● **SELECTED EXTRACT**:

Testing Semantic Caching

Portkey's semantic cache returns cached responses for semantically similar (not just identical) queries:

import time

def test_semantic_cache_hit():
    """Verify that semantically similar queries return cached responses."""
    
    cache_config = createConfig({
        "cache": {
            "mode": "semantic",
            "max_age": 3600,  # 1 hour TTL
        },
        "targets": [{"virtual_key": "openai-vk"}],
    })
    
    client = Portkey(api_key="YOUR_PORTKEY_API_KEY", config=cache_config)
    
    # First request — populates cache
    t1 = time.time()
    r1 = client.chat.completions.create(
        model="gpt-4o",
        messages=[{"role": "user", "content": "What is the capital of France?"}],
    )
    t1_duration = time.time() - t1
    
    # Semantically similar query — should hit cache
    t2 = time.time()

● **Collected data**:
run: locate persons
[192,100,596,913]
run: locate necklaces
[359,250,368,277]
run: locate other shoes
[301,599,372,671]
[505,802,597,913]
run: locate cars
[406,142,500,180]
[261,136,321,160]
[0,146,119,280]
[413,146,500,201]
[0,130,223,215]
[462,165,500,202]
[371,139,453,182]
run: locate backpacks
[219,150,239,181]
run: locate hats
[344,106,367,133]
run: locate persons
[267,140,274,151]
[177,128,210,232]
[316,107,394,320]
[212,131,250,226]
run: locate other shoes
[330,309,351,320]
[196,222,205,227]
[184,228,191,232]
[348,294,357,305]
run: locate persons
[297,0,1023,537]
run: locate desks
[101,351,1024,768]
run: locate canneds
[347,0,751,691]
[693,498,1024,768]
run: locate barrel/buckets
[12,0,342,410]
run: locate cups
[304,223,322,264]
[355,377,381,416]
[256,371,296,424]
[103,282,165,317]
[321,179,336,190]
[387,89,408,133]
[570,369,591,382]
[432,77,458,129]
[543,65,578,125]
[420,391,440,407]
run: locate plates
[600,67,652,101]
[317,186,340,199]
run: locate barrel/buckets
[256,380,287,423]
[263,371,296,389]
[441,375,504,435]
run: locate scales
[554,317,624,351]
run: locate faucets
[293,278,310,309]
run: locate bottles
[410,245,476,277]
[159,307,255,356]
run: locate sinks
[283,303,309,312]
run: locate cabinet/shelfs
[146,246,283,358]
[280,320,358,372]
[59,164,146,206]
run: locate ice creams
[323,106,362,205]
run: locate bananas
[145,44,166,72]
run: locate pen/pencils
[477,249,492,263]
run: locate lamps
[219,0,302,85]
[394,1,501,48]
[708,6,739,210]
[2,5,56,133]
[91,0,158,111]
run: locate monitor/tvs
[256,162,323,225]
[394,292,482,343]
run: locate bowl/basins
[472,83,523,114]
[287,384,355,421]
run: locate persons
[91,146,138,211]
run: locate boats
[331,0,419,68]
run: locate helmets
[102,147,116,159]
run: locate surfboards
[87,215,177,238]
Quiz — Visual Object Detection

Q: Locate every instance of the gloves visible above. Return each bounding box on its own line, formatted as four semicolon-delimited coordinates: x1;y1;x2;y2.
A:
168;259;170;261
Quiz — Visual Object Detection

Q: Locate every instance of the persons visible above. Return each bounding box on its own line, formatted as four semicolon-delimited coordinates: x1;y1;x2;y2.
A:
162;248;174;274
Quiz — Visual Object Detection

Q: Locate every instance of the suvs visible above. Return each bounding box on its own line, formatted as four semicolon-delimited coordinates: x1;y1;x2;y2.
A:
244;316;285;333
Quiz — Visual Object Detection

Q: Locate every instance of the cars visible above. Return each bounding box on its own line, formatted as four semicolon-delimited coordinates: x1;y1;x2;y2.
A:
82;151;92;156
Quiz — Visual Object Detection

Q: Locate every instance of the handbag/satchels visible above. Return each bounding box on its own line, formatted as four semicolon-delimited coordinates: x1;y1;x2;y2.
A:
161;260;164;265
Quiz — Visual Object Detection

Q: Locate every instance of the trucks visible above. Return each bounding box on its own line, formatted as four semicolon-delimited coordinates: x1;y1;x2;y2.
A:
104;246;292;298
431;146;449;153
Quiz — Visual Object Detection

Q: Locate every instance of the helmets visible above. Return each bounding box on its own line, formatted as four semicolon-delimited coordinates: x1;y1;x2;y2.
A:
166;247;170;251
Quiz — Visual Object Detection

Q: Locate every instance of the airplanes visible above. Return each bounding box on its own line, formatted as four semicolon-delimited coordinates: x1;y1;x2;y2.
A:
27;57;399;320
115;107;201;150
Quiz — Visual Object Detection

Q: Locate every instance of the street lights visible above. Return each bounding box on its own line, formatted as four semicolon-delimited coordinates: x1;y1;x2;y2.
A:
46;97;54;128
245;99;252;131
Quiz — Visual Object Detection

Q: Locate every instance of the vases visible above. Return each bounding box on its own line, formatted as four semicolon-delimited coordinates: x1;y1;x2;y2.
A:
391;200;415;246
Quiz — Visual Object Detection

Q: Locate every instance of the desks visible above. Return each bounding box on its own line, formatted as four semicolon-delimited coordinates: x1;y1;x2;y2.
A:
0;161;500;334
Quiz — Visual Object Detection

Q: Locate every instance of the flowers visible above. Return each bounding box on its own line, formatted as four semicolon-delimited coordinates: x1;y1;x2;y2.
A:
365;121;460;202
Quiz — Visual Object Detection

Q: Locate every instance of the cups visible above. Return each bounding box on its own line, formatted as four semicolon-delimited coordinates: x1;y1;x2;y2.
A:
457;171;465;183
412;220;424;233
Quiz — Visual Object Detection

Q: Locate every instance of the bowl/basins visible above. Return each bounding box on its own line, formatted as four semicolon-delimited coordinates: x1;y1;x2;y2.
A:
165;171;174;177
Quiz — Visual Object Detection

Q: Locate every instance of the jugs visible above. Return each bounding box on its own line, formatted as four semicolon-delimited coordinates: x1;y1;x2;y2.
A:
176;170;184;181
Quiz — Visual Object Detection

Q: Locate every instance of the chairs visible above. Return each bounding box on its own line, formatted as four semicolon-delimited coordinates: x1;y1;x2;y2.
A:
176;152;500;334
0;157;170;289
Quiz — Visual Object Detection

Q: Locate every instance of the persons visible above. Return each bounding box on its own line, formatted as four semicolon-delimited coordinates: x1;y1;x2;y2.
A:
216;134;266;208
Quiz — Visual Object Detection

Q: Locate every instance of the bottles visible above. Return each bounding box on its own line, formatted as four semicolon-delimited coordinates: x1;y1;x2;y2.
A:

● **REQUIREMENT**:
Update the semantic caching test, starting at the words "# First request" and stopping after "t2 = time.time()", with "gpt-4o" swapped for "gpt-4o-mini". Draw only on the text for this work.

● **TASK ANSWER**:
# First request — populates cache
    t1 = time.time()
    r1 = client.chat.completions.create(
        model="gpt-4o-mini",
        messages=[{"role": "user", "content": "What is the capital of France?"}],
    )
    t1_duration = time.time() - t1
    
    # Semantically similar query — should hit cache
    t2 = time.time()